In regard to the transfer of the bank stock, the plaintiffs introduced the certificates of Lysander Cutler’s title, with his transfer thereof to the defendant upon the back of each. The defendant was a witness in his own behalf, and admitted the transfer to himself; but he denied that he had any knowledge of it until several days afterwards. It is argued, therefore, that he could not have aided or assisted in making it. But no transfer was perfected until the defendant accepted it, and thus ratified it. That he did this, he admits. This was aiding and assisting therein, and rendered him liable, if it was done fraudulently, as much as if he had participated in the transfer at its inception.

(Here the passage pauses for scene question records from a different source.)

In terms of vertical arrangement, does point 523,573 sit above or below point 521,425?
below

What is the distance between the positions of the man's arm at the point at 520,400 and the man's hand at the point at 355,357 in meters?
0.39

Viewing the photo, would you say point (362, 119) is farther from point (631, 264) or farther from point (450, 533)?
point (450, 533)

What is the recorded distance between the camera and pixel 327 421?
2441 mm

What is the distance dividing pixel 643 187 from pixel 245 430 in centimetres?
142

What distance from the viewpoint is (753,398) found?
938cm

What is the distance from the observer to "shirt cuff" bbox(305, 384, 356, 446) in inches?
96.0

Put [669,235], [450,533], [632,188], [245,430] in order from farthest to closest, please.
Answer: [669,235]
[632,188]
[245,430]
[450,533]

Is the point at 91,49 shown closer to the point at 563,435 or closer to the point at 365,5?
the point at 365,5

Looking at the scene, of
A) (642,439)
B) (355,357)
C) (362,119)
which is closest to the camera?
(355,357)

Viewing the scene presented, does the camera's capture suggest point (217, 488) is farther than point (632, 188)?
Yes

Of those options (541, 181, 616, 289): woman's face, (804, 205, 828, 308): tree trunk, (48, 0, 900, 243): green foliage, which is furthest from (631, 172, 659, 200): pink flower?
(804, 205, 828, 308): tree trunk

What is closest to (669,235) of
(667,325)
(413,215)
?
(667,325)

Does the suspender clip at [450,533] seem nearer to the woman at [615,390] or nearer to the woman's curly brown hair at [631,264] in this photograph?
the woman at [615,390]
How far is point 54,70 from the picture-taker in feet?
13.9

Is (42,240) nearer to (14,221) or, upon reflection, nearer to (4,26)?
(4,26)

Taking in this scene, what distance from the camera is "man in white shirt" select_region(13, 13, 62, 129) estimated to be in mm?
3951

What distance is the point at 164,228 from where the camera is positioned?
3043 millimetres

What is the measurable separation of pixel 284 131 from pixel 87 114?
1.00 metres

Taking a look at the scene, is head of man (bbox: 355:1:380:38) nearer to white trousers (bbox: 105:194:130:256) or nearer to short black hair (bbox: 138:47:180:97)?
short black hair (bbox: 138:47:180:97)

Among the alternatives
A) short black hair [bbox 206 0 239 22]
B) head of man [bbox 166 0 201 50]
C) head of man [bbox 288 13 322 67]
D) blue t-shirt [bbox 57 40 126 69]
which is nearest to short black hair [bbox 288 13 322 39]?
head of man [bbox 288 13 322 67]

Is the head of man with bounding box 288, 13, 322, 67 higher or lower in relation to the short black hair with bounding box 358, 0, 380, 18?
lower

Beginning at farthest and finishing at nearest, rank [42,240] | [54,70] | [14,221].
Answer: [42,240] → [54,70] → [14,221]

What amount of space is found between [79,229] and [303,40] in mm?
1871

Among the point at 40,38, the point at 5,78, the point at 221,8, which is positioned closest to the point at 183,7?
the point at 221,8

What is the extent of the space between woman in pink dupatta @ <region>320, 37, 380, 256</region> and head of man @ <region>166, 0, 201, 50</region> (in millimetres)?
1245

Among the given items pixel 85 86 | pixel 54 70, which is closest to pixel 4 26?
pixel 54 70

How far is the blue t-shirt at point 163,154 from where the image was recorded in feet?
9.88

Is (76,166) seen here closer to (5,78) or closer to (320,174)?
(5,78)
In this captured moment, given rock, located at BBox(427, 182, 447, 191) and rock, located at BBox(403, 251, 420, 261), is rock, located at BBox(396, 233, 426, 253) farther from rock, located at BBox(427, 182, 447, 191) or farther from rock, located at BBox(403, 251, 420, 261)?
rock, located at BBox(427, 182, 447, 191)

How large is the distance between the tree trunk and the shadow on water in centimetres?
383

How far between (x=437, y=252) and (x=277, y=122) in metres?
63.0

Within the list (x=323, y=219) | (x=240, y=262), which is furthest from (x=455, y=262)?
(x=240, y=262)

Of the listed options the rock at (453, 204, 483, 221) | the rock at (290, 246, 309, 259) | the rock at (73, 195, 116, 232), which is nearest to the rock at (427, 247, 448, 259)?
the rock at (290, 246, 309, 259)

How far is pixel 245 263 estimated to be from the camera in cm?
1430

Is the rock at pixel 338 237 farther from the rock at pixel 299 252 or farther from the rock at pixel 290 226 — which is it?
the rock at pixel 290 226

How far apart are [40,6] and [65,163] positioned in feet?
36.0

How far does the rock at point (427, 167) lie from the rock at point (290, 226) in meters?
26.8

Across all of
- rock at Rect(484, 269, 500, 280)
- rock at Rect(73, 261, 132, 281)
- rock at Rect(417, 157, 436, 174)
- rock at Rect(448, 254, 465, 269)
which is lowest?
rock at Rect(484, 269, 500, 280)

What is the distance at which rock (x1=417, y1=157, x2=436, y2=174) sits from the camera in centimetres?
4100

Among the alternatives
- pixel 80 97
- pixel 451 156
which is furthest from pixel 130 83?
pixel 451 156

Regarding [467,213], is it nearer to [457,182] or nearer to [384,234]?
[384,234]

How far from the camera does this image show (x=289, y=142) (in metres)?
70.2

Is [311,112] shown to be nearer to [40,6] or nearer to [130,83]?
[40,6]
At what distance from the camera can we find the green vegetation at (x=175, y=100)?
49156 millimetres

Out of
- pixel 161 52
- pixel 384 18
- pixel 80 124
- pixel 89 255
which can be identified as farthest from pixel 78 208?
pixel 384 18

No transfer of such stock will secure it from attachment, until it is entered on the books of the corporation, " showing the names of the parties, the number of the shares, and the date of the transfer.” R. S., 1841, c. 76, § 12 ; R. S., 1857, c. 46, § 11. The plaintiffs undertook to show that the transfer to the defendant was so entered on the books of the People’s Bank. For this purpose, they offered the deposition of Sumner Percival, the Cashier, not taken upon written interrogatories, in which he testified that he " made the transfer on the books of the Bank.” The defendant objected to the admission of this portion of the deposition, contending that the only proper evidence would be the books. But the presiding Judge admitted it, and ruled that it was legal evidence of the transfer, without the production of the books, sufficient for the consideration of the jury. The record of the transfer could not thus properly be proved by parol testimony. The verbal statement of the cashier was inadmissible; and, if it was incumbent on the plaintiffs to *318prove that the transfer was recorded- on the-books of the Bank, in order to maintain their action, a new trial must be granted.

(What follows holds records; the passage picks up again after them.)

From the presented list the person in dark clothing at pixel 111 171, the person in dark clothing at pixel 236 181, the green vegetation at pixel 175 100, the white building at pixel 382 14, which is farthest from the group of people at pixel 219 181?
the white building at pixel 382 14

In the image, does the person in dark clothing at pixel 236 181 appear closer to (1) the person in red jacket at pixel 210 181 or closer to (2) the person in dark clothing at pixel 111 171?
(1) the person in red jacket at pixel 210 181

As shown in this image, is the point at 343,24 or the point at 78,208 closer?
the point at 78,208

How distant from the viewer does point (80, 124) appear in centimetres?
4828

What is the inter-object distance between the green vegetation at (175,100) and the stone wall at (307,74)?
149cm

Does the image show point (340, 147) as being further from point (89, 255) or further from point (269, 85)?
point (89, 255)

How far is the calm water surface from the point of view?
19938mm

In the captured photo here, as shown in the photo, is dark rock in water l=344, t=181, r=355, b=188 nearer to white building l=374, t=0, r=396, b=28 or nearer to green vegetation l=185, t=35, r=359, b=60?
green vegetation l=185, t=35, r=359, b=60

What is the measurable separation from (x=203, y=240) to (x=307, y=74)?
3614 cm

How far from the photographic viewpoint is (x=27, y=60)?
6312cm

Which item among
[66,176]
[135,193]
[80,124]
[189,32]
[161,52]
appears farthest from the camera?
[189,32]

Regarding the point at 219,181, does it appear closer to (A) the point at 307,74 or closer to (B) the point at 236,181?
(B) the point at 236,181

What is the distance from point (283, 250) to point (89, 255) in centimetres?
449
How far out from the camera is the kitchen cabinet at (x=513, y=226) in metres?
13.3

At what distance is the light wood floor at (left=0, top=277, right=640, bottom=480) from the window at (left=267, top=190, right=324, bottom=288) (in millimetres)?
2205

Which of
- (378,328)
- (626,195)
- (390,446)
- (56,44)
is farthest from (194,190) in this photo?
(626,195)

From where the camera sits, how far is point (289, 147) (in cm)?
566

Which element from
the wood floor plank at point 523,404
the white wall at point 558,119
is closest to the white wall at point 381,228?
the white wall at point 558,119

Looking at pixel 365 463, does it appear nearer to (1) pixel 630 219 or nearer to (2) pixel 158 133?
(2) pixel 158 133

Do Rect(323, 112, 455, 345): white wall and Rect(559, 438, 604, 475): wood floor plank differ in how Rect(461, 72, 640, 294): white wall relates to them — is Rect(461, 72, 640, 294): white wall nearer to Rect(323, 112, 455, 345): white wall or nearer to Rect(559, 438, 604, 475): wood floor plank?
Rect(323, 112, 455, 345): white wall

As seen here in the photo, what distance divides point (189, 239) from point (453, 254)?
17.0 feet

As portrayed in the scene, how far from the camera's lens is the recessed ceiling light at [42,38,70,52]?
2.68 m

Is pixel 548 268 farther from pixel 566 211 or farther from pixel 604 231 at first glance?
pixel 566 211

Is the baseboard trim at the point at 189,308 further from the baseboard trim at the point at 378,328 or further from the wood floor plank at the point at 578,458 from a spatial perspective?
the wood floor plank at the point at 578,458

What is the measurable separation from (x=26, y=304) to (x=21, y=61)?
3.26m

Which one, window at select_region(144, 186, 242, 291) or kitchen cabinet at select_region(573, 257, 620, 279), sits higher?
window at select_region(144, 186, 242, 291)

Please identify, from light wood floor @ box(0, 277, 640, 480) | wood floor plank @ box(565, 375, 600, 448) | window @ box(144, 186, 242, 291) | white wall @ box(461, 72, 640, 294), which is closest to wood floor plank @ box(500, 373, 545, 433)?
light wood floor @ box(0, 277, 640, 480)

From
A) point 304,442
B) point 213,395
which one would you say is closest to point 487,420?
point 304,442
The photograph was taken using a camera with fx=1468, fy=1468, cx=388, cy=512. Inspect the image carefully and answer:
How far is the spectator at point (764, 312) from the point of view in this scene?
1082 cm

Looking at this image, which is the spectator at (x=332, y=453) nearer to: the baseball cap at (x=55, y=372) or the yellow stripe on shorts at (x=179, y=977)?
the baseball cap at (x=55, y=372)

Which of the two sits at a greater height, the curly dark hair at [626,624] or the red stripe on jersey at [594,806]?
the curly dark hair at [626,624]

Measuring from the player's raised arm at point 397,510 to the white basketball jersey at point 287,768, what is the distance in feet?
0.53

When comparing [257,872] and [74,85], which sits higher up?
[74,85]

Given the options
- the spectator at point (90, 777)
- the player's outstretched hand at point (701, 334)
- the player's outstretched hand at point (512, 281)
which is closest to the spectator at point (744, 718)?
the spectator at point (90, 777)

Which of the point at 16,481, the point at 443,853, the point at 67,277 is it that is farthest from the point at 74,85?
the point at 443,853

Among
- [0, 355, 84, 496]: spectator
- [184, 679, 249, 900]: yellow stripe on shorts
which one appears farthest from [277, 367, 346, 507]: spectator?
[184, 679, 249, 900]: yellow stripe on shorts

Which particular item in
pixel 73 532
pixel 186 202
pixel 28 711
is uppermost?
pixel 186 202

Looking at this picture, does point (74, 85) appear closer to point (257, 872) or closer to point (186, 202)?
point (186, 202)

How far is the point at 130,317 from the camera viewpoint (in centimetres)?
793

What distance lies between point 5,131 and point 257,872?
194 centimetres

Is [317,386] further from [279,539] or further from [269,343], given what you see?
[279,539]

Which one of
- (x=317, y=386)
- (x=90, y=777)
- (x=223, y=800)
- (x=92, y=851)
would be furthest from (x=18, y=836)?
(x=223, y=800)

It cannot be necessary, in order to give creditors a right of action against a fraudulent vendee, that the sale should place the property beyond their reach. A fraudulent transfer, however perfect in form, is void as to them; and they may attach the property, or seize it on execution. A transfer recorded is no more valid against them than if not recorded, while the fraudulent purchaser holds the property.

But if, instead of seizing the property, they sue the fraudulent vendee, under the statute, they must prove a transfer. If the property consists of shares in a corporation, of which there can be no manual possession or delivery, they must prove a transfer in writing. And the vendee is not liable until such transfer is consummated, at least so as to be binding upon the parties to it. Need it be more? Would a deed of land, duly executed and delivered, but not recorded, render a fraudulent grantee liable to such an action ?

In order to bring any case within the statute, we think, the sale should not only be consummated so as to be valid between the parties, but that it should be so made as to be valid against all persons, except on the ground of fraud. A transfer of bank stock is not thus valid, until recorded. Until that is done, a creditor may attach it, without alleging or proving fraud. Unless the transfer is recorded, therefore, he cannot be injured by it. There being no legal evidence in this case that the transfer was entered on the books of the bank, and parol evidence of that fact having been improperly admitted, the verdict must be set aside, and a new trial granted.

Tenney, C. J., Rice, May and Kent, JJ,, concurred.